Ellerimizi sanki bir kelepçe gibi  birbirine kenetlemıştik.Ormandan çıkarken herkes bize bakıyordu. Ama ilk defa bu bakışlardan rahatsız olmadım. Kendime daha çok güven gelmişti hatta.Daha sıkı sarıldım Nico'ya.Buna karşın oda saçıma ufak bir öpücük kondurdu.Gülümsedim.Onun o toprak kokusunu içime çektim.

"Kokun çok güzel."

Sırıttı ve saçımdan bir tutam alıp kokladı.

"Hmmm...sen de marshmallow gibi kokuyorsun.O kadar tatlısın ki."

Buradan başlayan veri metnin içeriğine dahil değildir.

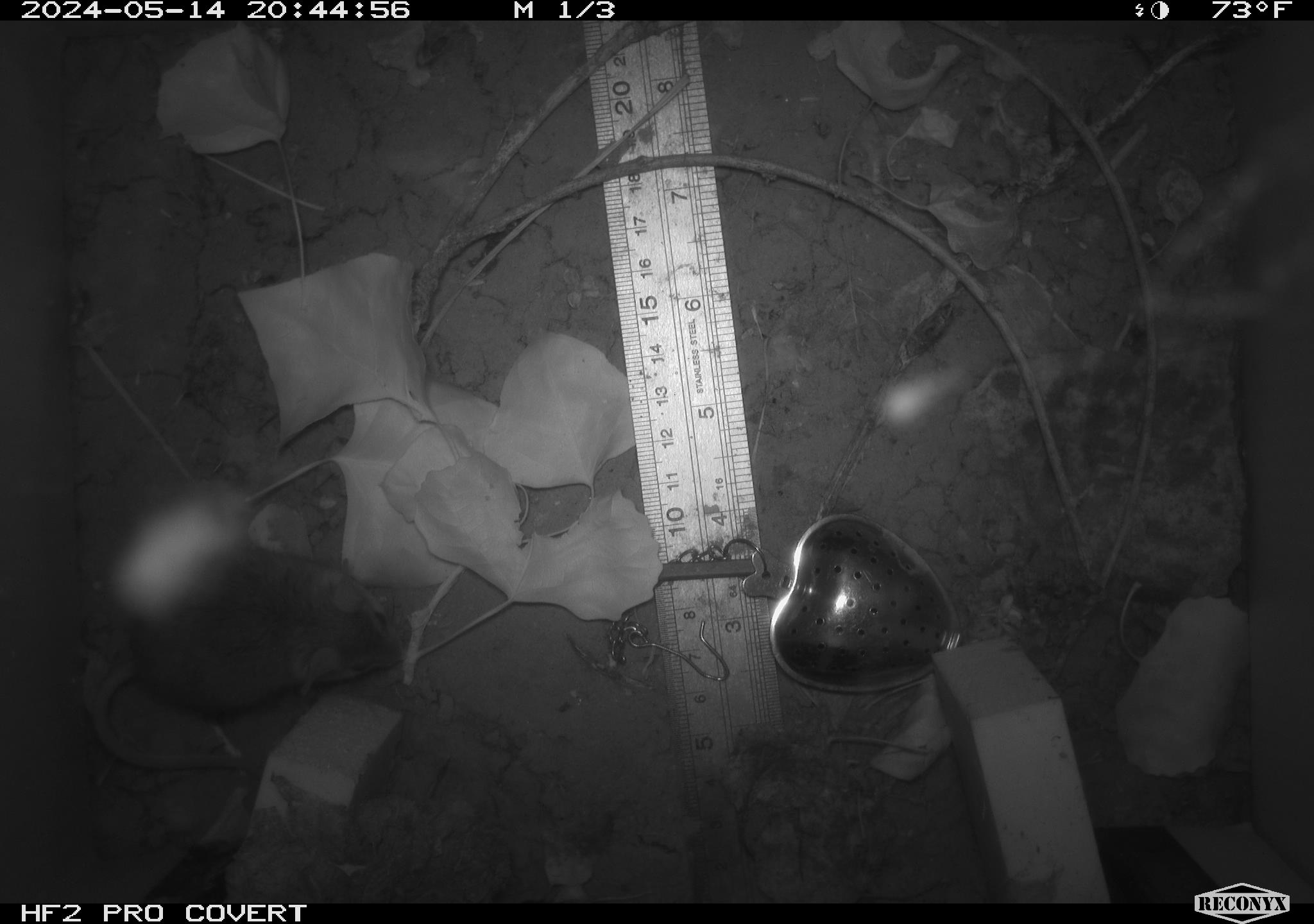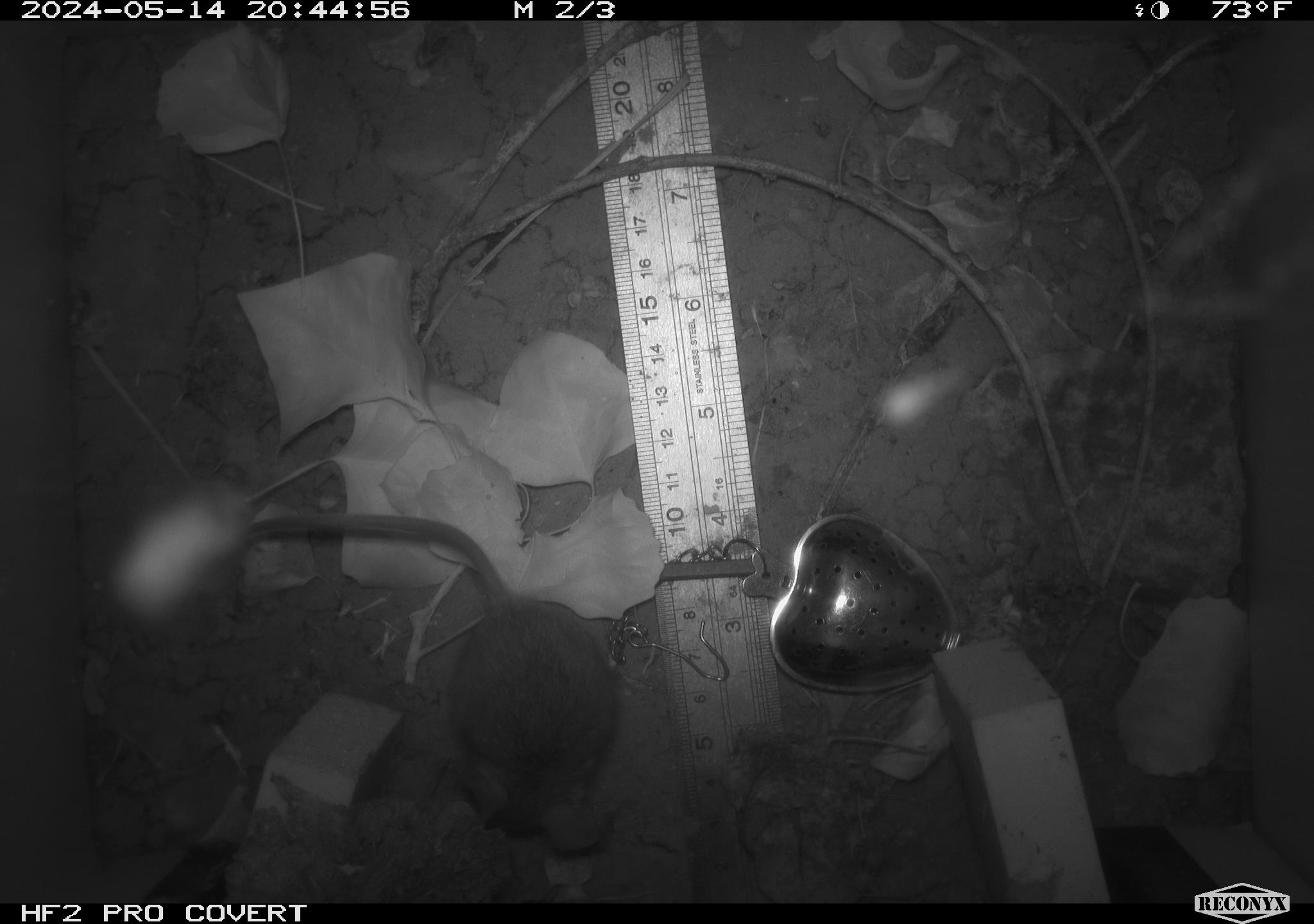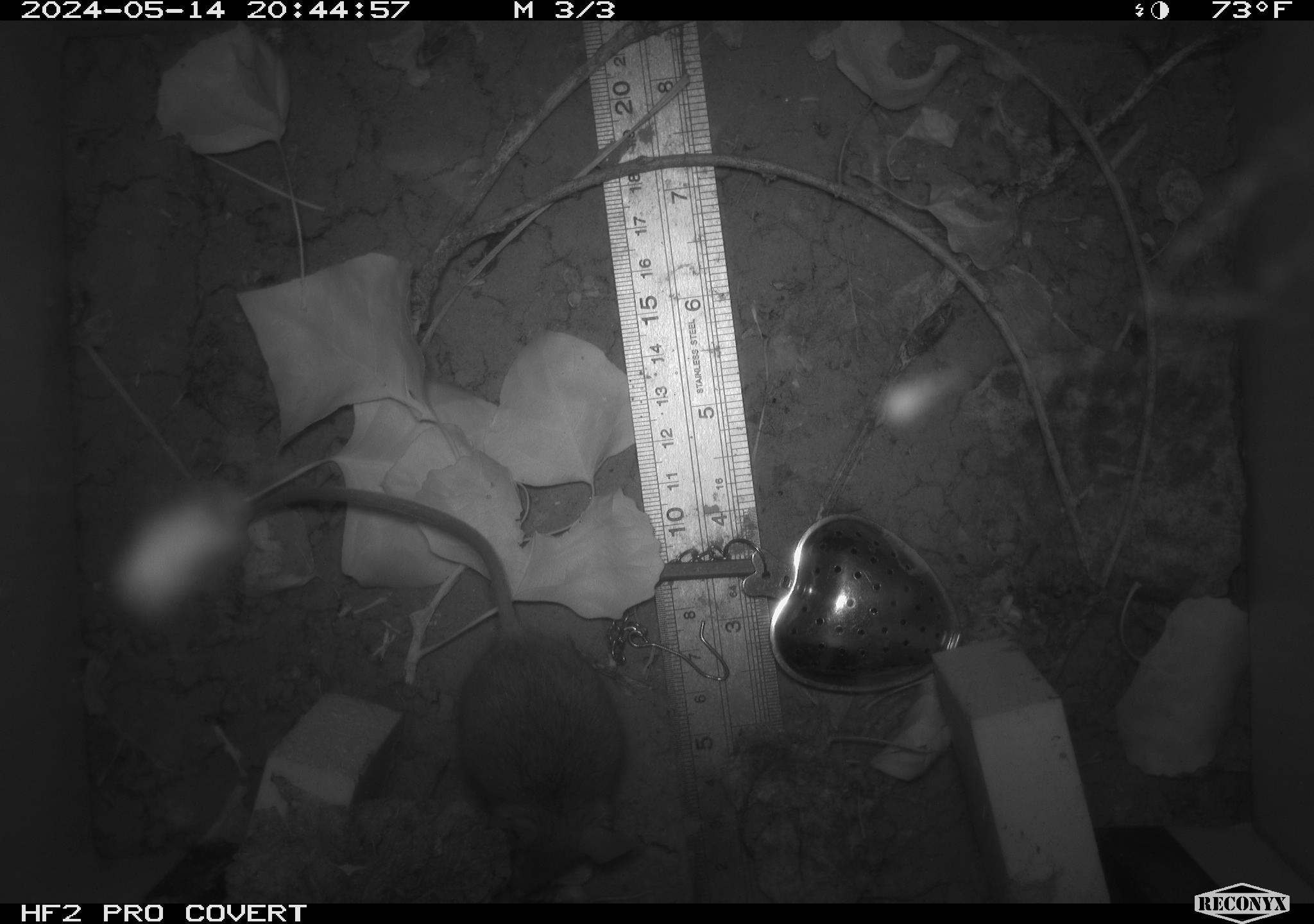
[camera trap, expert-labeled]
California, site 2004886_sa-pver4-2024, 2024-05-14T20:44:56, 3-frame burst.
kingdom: Animalia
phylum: Chordata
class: Mammalia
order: Rodentia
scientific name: Rodentia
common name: mouse species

Kızarmaya başladığımı giydiğim siyah kazağın birden dar gelmesiyle anladım.Hayatım boyunca çok iltifat almamıştım,eh dışlanmış bir kız olarak.Aslında sorunlarım sadece okulda sınırlıydı diyebiliriz.Eve geldiğimde bambaşka bir dünyaya geçiyordum sanki.Evimiz annemle benim saklı bahçemiz gibiydi.Onla birlikteyken bütün sorunlarımı unuturdum.Ütopyamda gayet mutluydum bana sorarsanız.

"Nico sana birşey söylemem lazım."
laf ağzımdan yanlışlıkla çıkmıştı.Çevir bakalım bunu hadi diye bağırıyordu iç sesim.

"Söyle bakalım. "

"Ya geçen gün Percy ne haltlar yedi gene?Annabeth arkasından koşturuyordu."beni ele verecek tek şey önceki cümlemi ciddiyetle söyleyip bu kadar aptalca bir soru sormam olacaktı galiba. Bana keskin bir bakış attı.Harika,radarına takılmıştım bile.

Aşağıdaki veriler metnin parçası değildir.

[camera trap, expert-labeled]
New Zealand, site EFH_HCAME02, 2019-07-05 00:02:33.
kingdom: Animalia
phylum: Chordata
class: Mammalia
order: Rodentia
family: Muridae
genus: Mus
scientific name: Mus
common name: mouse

"Bence hiç tartışmayaļım ama ikimizde senin çok kötü bir yalancı olduğunu biliyoruz."

"Hiçte bile!"

"Gerçeği söyle."

"Hayır."bu lafım üzerine ölümcül bakışlarından attı. Ölmüş kadar olmuştum yani.

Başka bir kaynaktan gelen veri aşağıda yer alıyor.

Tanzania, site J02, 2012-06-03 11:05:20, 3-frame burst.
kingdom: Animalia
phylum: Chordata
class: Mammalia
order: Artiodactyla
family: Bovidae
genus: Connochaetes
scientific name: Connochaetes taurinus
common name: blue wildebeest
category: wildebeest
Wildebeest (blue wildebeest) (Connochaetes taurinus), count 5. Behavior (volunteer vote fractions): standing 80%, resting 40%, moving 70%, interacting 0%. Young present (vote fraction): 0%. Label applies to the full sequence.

"Tamam ya söyleyeceğim!"zafer edasıyla sırıttı.Her hali çok tatlıydı.

"Sırıtmasana öyle!"diye çemkirdim.
Oda sadede gel canım sadede yüz ifadesini takındı.
Laf ağzıdan bir kere çıkar diye boşuna dememişler. Bir kere başladım mı devamını getirmek zorundaydım.

"Şey geçen ben bir rüya gördüm,senle tekrar birlikte olmadan önce,"durakladım çünkü geri kalan kısmını söylemekten çekiniyordum.Daha doğrusu gene beni böyle aptalca kehanetler yüzünden bırakacağından korkuyordum.O ise bana merakla bakıyordu.

"Gerçekleri öğrendiğimde herşeyin biteceğini söylendi. "

"Kim?"dedi başkalarının duymayacağı bir ses tonuyla.

"Şey,"nefes aldım. "Gaia,yani biliyorum buna inanmanı beklemi-"Dudakları benimkilere değdiğinde durdum. Daha doğrusu heyecandan ne dediğimi unuttum.

"Sana asıl gerçekleri söylememi ister misin peki?"dedi.Gözlerinde her hangi  bir öfke veya acı yoktu. Sadece sevgi vardı.

"E-evet"Alnını alınma dayadı. Nefesini tenimde hissedebiliyordum.Dudakları yerini değiştirdi ve kulağıma geldi.

"Bazen zor durumlarla karşılaşırız inanmak isteğimiz şeylere sığınırız.Onlarda senin bu yönün kullandılar.Ama şunu söyleyeyim tek bilmen gerken şey oun gerçekliği onun yarattığı yalanlar olduğu  Kristen."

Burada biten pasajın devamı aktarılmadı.